EXCERPTED RECORDS
■ ■ ■

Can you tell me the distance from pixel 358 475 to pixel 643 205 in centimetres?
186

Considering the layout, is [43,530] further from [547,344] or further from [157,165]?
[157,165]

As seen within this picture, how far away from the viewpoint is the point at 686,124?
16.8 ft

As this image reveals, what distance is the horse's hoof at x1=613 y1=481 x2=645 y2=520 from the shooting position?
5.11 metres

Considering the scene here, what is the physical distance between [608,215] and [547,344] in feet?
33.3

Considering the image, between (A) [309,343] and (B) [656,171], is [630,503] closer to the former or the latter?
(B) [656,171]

■ ■ ■

TASK OBJECTIVE
Rewrite all the lines above, changing "viewpoint" to "camera" and leaving everything else the same.

SOLUTION TO THIS PROBLEM
Can you tell me the distance from pixel 358 475 to pixel 643 205 in centimetres?
186

Considering the layout, is [43,530] further from [547,344] or further from [157,165]?
[157,165]

As seen within this picture, how far away from the camera is the point at 686,124?
16.8 ft

As this image reveals, what distance is the horse's hoof at x1=613 y1=481 x2=645 y2=520 from the shooting position?
5.11 metres

Considering the scene here, what is the physical distance between [608,215] and [547,344] in feet?
33.3

Considering the image, between (A) [309,343] and (B) [656,171], is [630,503] closer to the former or the latter?
(B) [656,171]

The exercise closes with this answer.